I'd positioned myself near the exit after the interval for a quick getaway and a bit of luck with the buses got me down to the Royal Scots in good time for the one woman Richard III that was my next treat. It's a clever show.

As the audience enter they are greeted by Richard as though they were characters in the play.  I was welcomed as His Majesty King Edward IV, given a nameplate to wear round my neck and a little paper crown then escorted to a seat of honour.

The various principal characters were seated in a square of chairs encircling a small table and a swivel chair.  As the actor goes through the play as well as dragging her withered leg about she whizzes around on the chair.  The audience is enlisted from time to time.  We stand for the coronation for example.  She despatches two audience members to kill the princes in the tower.  Their killing and all the others are effected by clapping a sticky label onto the victim.

Here's mine, kept as a souvenir.  An excellent show.
Next stop the Book Festival for a talk by James Fergusson about his book Al-Britannia in which he describes his exploration of Britain's Muslim communities in an effort to uncover the truth behind the more lurid press stories we read.  He attends a Sharia council, takes part in the Ramadan fast, talks to various feared preachers and so on.  It's a fascinating insight and his conclusions are largely optimistic about the ultimate melding of Muslim and non Muslim into one British community.

I couldn't resist a Book Festival event called A Fifer Worth Following and it was well worth attending.  The story of the life of Lady Anne Barnard, born Anne Lindsay at Balcarres is fascinating.  She refused to follow the pre-ordained path of a Georgian lady of aristocratic but pecunious status.  Instead she became an avid and lively "eccentric aristocrat" in London society spurning proposals of marriage until at 42 she fell in love and married a man without money and 12 years her junior.  She travelled with him to Cape Colony and wrote extensively of their experiences there.

Indeed she wrote extensively about all aspects of her life and as well as correspondence and so on  left six volumes of memoir hitherto unexplored by historians.  These Stephen Taylor, who has written about her, would need a deal of editing if they were to be published but in the meantime we have his book Defiance which I am eager to get started on.

Half a dozen poets read work from both within and without a new anthology of poems about Edinburgh, Umbrellas of Edinburgh.  I particularly enjoyed the work of Harry Giles and a Glasgow lady whose name I have forgotten but will find out.

A Stool Against the Printed Rule is a two-hander about an imagined meeting on death row in the Tower of London between Archbishop Laud and Jenny Geddes.  The least said about this show the better.  You'd think they'd at least have given Jenny a Scottish accent!

Monday, August 14, 2017

Drainage Alley - a rehearsed reading from the Royal Court, plus our own Jimmy Chisholm, of a Cuban play about life in a less than prestigious Havana street in the uneasy borderland created by the Cuban/USA rapprochement.  Very worth seeing but it's gone now.  However the BBC were filming so maybe it will appear on the box.

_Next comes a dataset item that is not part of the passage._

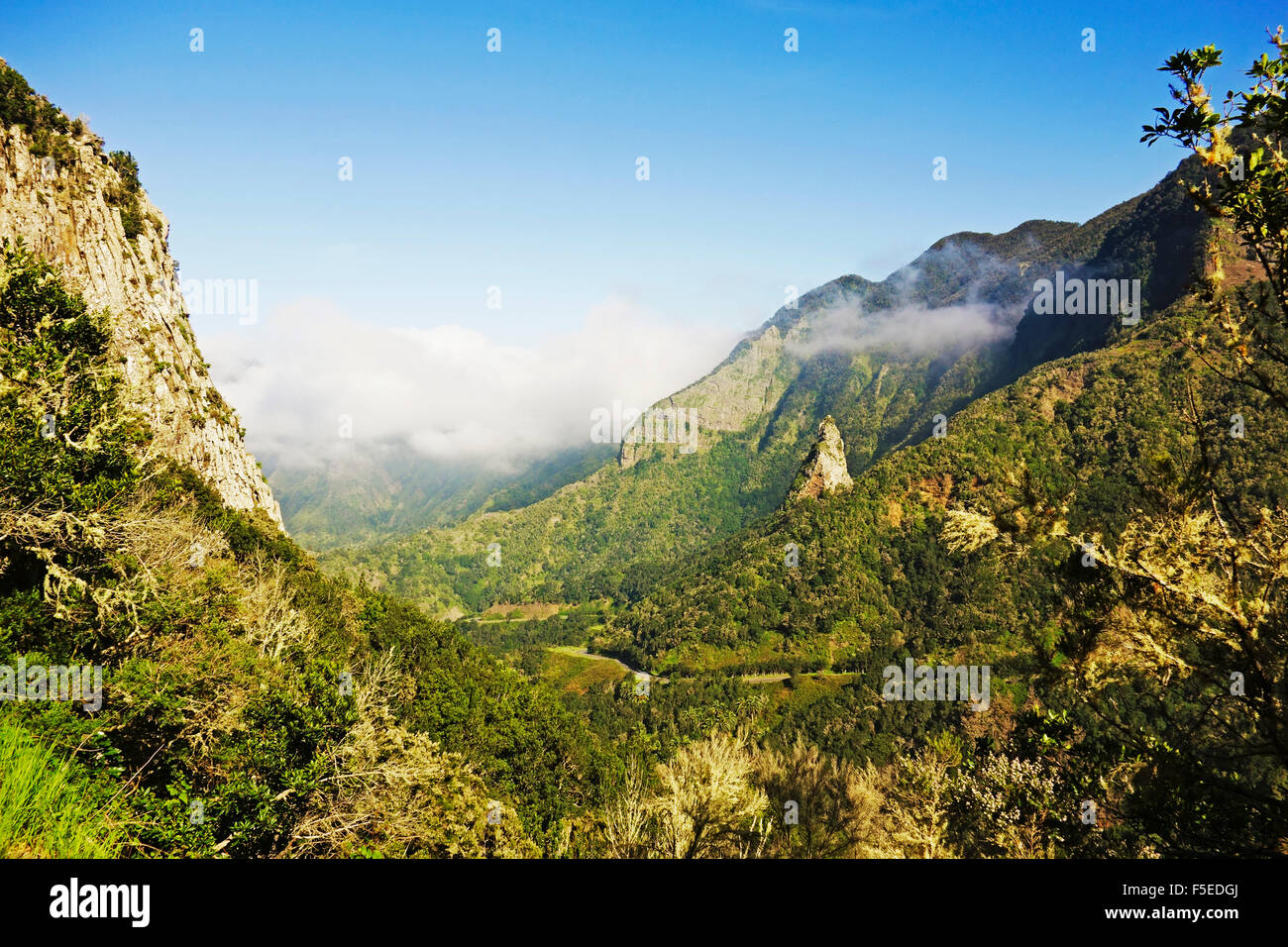 Valle de Hermigua, Parque Nacional de Garajonay, UNESCO World Heritage Site, La Gomera, Canary Islands, Spain, Europe - Stock Image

What can I say about The Divide?   Well it's big.  So big that it's divided into two three hour sessions.  I very much enjoyed the first half when the situation was being set up and we met the various characters.  Great stuff I thought.  Coming back at 7.30 for the second half it took a while for me to recover my enthusiasm.  I began to lose it again as the play went past several jolly good points at which it could (even should) have drawn to a close.

The acting is super.  The girl who holds the whole show together telling the story in which she is a principal character is outstanding. I didn't lash out four quid on a programme so I don't know her name.

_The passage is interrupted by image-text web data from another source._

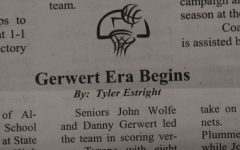 Gerwert Era Begins
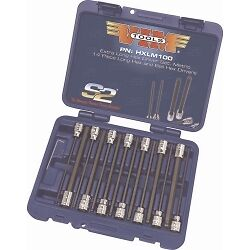 Vim Products HXLM100 14 Piece Extra Long Metric Hex and Ball Hex Driver Set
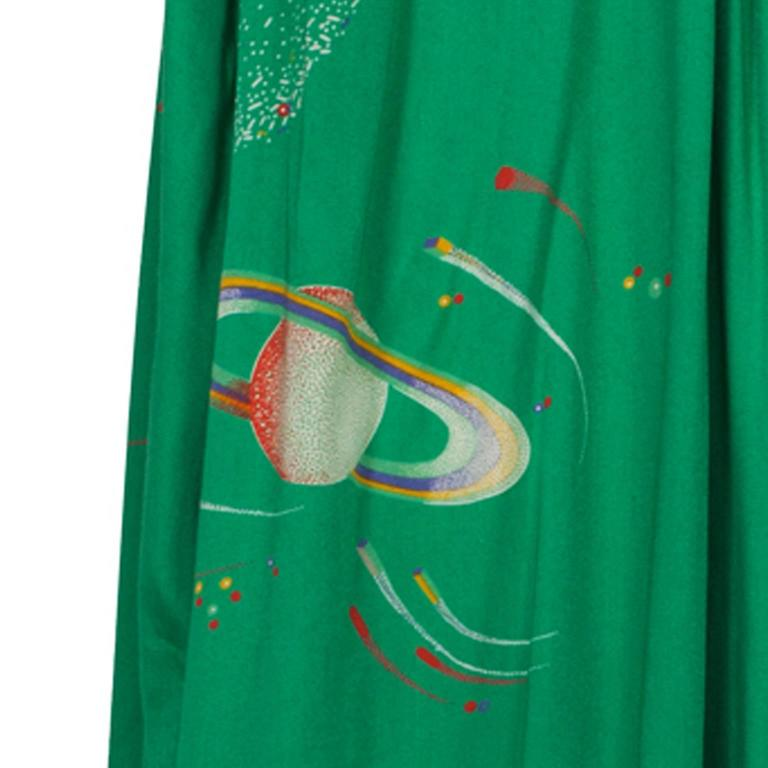 Chacok Paris Green Planet Dress 1970s 7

Outside Mullingar opened this evening.  We got a great reception.  The audience obviously enjoyed it.  They even applauded at the end of scenes. Could the Irish Times have got it wrong?

I went to a couple of things this afternoon.  In Praise of Useless Languages was an hour long conversation between an academic and a very large audience which could be summarised succinctly as "being in command even partially of more than one language is good for the brain".  No facts and figures were presented in support of this proposition and no voices demurred.  Boring.

The Quito Papers in the Book Festival was a touch on the boring side also.  Let's not have multinational franchise coffee shops but local establishments.  Hear, hear say I, thinking of my regret at seeing an independent cafe turning into a Pret a Manger in Lothian Road this week.  Strong on the problems of the modern city.  Strong on what we'd rather see.  Weak on how to get there.

Thursday, August 10, 2017

Rhinoceros in the EIF is a cracking good production. The staging is superb, so imaginative in how the set mirrors the reduction of the human population to one solitary figure as more and more people gradually succumb to the epidemic and become rhinoceroses.  It's performed with panache and viewed simply as an entertainment on absurdist lines it's great fun.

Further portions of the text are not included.